All students who participate in ensembles are encouraged to enhance their musical skills by taking
private lessons. Students who receive a Distinguished or Kaiser Scholarship are required to take
private lessons. If you have any questions about the requirements regarding receiving or
maintaining your music scholarship, please speak with a music faculty member.

                                                  8
Applied Music Lessons
The following guidelines apply to students enrolled in individual (private) studio lessons:

Applied lessons are offered at four levels: 100, 200, 300, and 400. Each level has specific
qualifications for enrollment and is differentiated by the type of course credit (lower or upper),
number of credits (1, 2, or 4), meeting time (half-hour or hour), and jury requirement. If you
have any questions, please contact any of the music department faculty.

100 level      1 credit, ½ hour long, lower level course
                       1) Permission or previous enrollment in 100 level lessons.
                       2) 100 level lessons do not count towards the major.
                       3) Vocalists must perform on one lobby recital or studio class per semester.

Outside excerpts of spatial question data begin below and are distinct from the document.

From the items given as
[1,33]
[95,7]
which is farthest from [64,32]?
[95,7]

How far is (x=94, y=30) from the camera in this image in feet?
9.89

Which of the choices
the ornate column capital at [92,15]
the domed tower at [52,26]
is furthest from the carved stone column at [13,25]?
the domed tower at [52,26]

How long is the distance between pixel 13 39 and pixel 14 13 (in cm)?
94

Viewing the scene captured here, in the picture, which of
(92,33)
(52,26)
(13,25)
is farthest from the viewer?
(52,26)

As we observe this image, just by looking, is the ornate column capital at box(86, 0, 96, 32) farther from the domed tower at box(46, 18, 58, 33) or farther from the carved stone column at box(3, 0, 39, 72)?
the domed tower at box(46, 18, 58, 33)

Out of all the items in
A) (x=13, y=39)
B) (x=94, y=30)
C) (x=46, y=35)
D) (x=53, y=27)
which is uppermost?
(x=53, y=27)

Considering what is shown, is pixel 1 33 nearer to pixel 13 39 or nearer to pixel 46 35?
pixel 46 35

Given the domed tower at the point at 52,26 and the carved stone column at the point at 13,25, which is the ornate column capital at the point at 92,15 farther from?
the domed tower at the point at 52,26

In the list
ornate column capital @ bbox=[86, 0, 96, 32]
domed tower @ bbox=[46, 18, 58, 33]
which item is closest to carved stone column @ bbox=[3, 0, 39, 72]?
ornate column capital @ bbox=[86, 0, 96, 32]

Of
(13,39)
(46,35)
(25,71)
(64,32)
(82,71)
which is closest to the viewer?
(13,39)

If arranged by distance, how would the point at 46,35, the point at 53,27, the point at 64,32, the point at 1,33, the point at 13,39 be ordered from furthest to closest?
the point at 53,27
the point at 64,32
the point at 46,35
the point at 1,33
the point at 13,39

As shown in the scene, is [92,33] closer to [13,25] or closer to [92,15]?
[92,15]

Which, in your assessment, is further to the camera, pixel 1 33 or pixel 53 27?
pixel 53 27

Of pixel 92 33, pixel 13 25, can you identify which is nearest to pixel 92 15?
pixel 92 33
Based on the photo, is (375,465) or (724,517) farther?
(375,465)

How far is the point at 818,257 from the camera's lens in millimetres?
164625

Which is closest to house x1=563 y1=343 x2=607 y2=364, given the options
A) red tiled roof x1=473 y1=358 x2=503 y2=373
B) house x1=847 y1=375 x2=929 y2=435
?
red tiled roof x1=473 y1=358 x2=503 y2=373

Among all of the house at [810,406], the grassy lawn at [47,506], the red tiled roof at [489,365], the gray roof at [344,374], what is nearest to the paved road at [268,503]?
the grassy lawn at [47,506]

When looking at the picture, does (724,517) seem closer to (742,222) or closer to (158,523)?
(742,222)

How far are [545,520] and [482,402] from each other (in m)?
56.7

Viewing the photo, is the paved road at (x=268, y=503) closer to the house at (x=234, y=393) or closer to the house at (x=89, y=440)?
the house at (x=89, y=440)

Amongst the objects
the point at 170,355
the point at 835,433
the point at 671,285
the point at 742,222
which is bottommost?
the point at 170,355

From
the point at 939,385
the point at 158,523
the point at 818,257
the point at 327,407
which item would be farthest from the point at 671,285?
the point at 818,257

200 level      2 credits, 1 hour long, lower level course
                       1) Successful audition or completion of 100, or previous lesson study.
                       2) Entering students must hold a music scholarship.
                       3) 10-minute jury if a vocalist (regardless of major) or an instrumental music
                              major (see below).
                       4) Vocalists must perform on one lobby recital or studio class per semester.

300 level      2 credits, 1 hour long, upper level course
                       1) Completion of 200 level lessons.
                       2) 10-minute jury regardless of major.
                       3) More advanced repertoire than 200 level lessons.
                       4) Vocalists must perform on two lobby recitals or studio classes.
                          Instrumentalists must perform on one recital or studio class.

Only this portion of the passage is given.